**Required actions**
A. In the meeting report, list every group that Sue Phillips says needed to be part of forming the networks of rank-and-file committees.
B. According to the meeting report, how many students would the planned "super school" in Shepparton have?

Diotte explained that this required a break from the pseudo-left tendencies that claim to be socialist, but “seek to deflect students’ and workers’ opposition to capitalism away from revolutionary politics. When strikes have broken out in factories or protests have begun on campuses these organisations have told the workers and students to trust the unions who subsequently sold out their struggles.”

The final speaker, Chris Gordon, a mathematics lecturer at Macquarie and member of the CFPE and SEP, explained that the collaboration between the unions and management since the COVID-19 pandemic began, which had resulted in the destruction of up to 90,000 university jobs, and over 2,100 courses and 160 programs, in 2020, was not an aberration.

“The unions have functioned as industrial policemen for decades, especially since the Accords with the Hawke and Keating Labor governments in the 1980s and 1990s,” Gordon said. Referring to the introduction of Fair Work legislation in 2009 by the Rudd-Gillard Labor government, the speaker noted that the unions had helped draft these repressive laws.

Gordon explained that Labor governments had been at the forefront of the commercialisation of tertiary education. Fees for domestic and international students were re-introduced by the Hawke government in the 1980s, followed by the Rudd-Gillard government’s “education revolution,” which forced universities to fight each other for enrolments, particularly from full-fee paying international students, and then cut tertiary funding by $2.7 billion in 2013.

“University workers and students are posed with a struggle not just against the governments and university managements, but against the unions and the Labor Party,” Gordon said. “A new political perspective is needed, with new organisations, completely independent from the unions.”

Gordon called for the creation of a network of rank-and-file committees, controlled by and answerable to the workers, to carry forward a counteroffensive by the working class. Such committees would link university students and staff across the sector with the working class as a whole in Australia and internationally and fight on the basis of a socialist perspective.

The meeting included important contributions and questions from residents of Shepparton in rural Victoria where the state Labor government is preparing to amalgamate four public schools into a “super school” of 2,700 students, producing widespread opposition among residents.

Robyn, a Shepparton resident who has been active in the campaign against the amalgamation, said in a chat comment: “The elite in Shepparton get more say in our children’s education then we do as parents. They are streamlining students into what they want them to do, not what the students actually want. The AEU [Australian Education Union] has been useless and continues to support the government, not the teachers. Teachers have been gagged and cannot speak out publicly. We have lost so many good teachers, with more that will be let go as this new school opens next year.”

Colleen, who also is fighting the Shepparton amalgamation, asked if parents and grandparents could join the rank-and-file committees. “There is a lot of anger out there as parents see their children channelled into local corporate needs rather than follow their dreams,” she commented.

Sue Phillips, the national convener of the CFPE, replied in the affirmative. She said parents, grandparents, students, teachers and community members needed to be part of the formation of networks of rank-and-file committees.

“The capitalist class does not want the vast majority of kids to be critical about society. They want kids who will agree to whatever, have the basics, and if necessary be driven off to the next world war. What is happening in Shepparton is a microcosm of the crisis that is taking place in public education overall.”

These committees had to be completely independent of the unions, Labor and all the other capitalist parties, Phillips said. “It is not a question of pressuring these organisations to do the right thing. What has become clear in every situation, whether it is COVID or the restructuring, the working class must begin to fight completely independently.”

**Data extracts**
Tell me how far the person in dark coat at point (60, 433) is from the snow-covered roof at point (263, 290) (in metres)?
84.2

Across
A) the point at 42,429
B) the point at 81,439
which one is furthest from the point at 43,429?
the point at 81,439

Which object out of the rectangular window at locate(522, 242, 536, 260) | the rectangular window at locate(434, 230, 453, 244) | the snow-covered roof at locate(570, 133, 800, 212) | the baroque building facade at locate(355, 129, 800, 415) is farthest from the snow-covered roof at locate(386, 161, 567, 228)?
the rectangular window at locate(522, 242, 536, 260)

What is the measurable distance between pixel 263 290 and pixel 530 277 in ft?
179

---

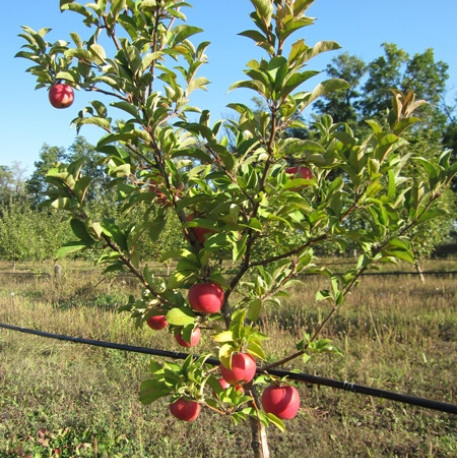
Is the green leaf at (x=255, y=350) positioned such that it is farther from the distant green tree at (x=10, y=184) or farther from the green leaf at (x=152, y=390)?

* * *

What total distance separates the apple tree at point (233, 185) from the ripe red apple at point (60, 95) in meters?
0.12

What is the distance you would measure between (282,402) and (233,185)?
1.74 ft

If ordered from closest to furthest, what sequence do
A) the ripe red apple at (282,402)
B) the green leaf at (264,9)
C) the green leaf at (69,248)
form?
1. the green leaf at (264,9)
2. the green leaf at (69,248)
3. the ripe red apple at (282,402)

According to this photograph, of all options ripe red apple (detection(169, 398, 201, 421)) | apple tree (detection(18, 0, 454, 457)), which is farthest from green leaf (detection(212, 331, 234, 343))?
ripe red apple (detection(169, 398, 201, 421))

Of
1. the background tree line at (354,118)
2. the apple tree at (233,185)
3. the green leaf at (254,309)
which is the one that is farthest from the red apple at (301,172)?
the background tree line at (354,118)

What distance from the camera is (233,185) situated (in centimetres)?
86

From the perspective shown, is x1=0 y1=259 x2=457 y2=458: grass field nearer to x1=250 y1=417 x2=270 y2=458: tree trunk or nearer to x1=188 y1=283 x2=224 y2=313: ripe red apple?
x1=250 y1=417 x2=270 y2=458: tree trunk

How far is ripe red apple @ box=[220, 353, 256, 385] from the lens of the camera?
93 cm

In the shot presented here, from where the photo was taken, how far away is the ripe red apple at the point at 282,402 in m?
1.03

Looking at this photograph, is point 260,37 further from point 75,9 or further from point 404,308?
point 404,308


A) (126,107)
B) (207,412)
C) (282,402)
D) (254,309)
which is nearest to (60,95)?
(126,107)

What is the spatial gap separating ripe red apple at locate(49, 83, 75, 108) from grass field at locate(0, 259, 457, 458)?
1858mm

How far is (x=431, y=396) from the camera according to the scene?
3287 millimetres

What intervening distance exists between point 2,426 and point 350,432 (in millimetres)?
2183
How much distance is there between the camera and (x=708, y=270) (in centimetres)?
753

**Completed exercise**
A. Parents, grandparents, students, teachers and community members

B. 2,700 students